Result Storage: The results are stored in a CSV file or uploaded to a DynamoDB database.

# Save results to CSV
with open(csv_output_path, 'w', newline='') as csv_output:
    # ... (Write results to CSV)

# Save results to DynamoDB
for item in results:
    dynamodb.put_item(
        # ... (Upload results to DynamoDB)
    )

Docker Execution

The execute_in_docker function handles the creation and execution of Docker containers. It takes the repository path, file name, Docker image, and run command as arguments.

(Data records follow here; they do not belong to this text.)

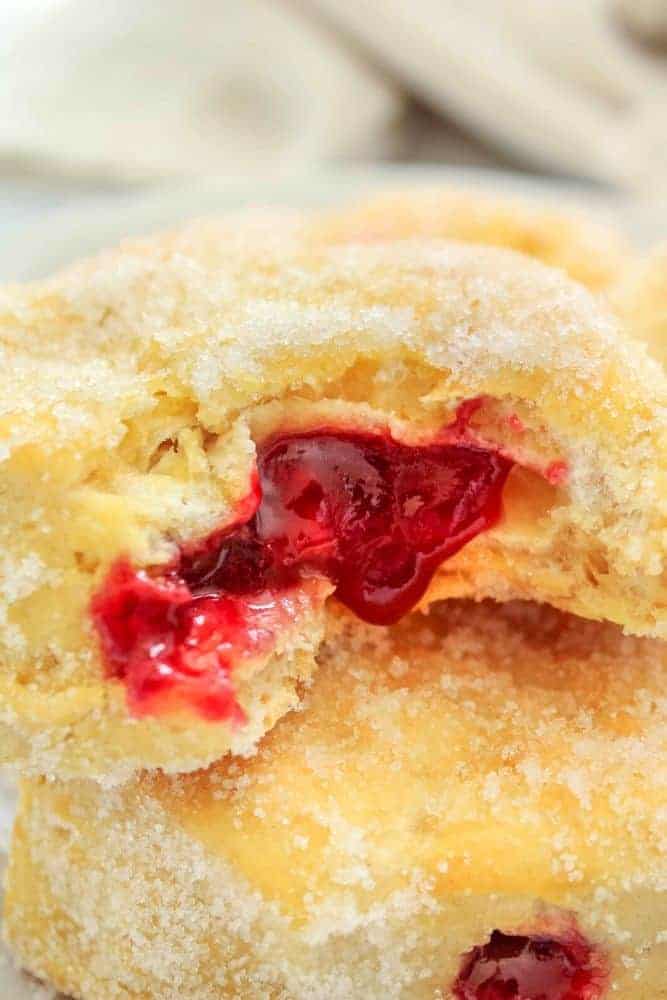 Air fryer donut with jelly oozing out.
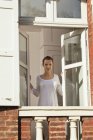 Mujer joven abriendo ventana en apartamento - foto de stock
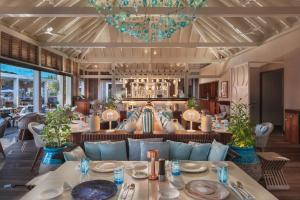 a dining room with a blue couch and tables at Le Barthélemy Hotel & Spa in Gustavia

def execute_in_docker(repo_path, file_name, docker_image, run_command, timeout=300):
    # ... (Implementation details)

The function first creates a Docker container using the docker create command. The container is configured to mount the repository path as a volume, set the working directory to the repository path, and use the specified Docker image.

docker create \
    --memory=512m \
    --cpus=1 \
    -v {repo_abs_path}:/app \
    -w /app \
    {docker_image} \
    {run_command}

Once the container is created, the function starts the container using the docker start command and captures the output. After the execution is complete, the function removes the container using the docker rm command.

This process ensures that each submission is executed in a clean and isolated environment, preventing any conflicts between different submissions or dependencies.

CSV Format

The results are stored in a CSV file with the following columns:

Column Name	Description
RepositoryID	The ID of the repository containing the submission.
ChallengeID	The name of the challenge file.
FileContent	The content of the challenge file.
Status	The status of the execution (Success or Failure).
question_1_correct	Whether the solution for question 1 is correct (Correct or Incorrect).
question_2_correct	Whether the solution for question 2 is correct (Correct or Incorrect).
ErrorMessage	The error message, if any.
Year	The year of the Advent of Code challenge.
QuestionNumber	The question number.
Language	The programming language used in the submission.

This format provides a structured way to store and analyze the results of the Advent of Code submissions.

Note: Some users may split a single day’s challenge into two separate files, one for part 1 and another for part 2. In such cases, the Status column will be marked as “Success” if either part 1 or part 2 is solved correctly.

Code Implementation

Here’s a breakdown of the key functions and their roles:

process_file: This function handles the execution of a single submission file. It determines the language, creates a Docker container, copies the input file (if necessary), executes the code, and captures the output.
process_repositories: This function processes all submissions in a given year and question. It iterates through the repository folders, identifies the submission files, and calls the process_file function for each file.
main: The main entry point of the script. It parses the command line arguments and calls the process_repositories function.

Execution

To run the script, provide the path to the folder containing the Advent of Code submissions and the year to be processed. The script will then process all submissions for the specified year and question.

Improvements

Parallel Execution: The script can be parallelized to improve performance by using multiple threads to process submissions concurrently.
Error Handling: The script can be enhanced with better error handling to provide more informative error messages.
Scalability: The script can be scaled to handle large datasets by using distributed processing techniques.

Conclusion

This solution provides a robust and efficient way to process Advent of Code submissions in various languages. By using Docker containers, we can ensure consistent execution environments for different languages. The Python script provides a flexible framework for customizing the processing pipeline and integrating with different storage mechanisms.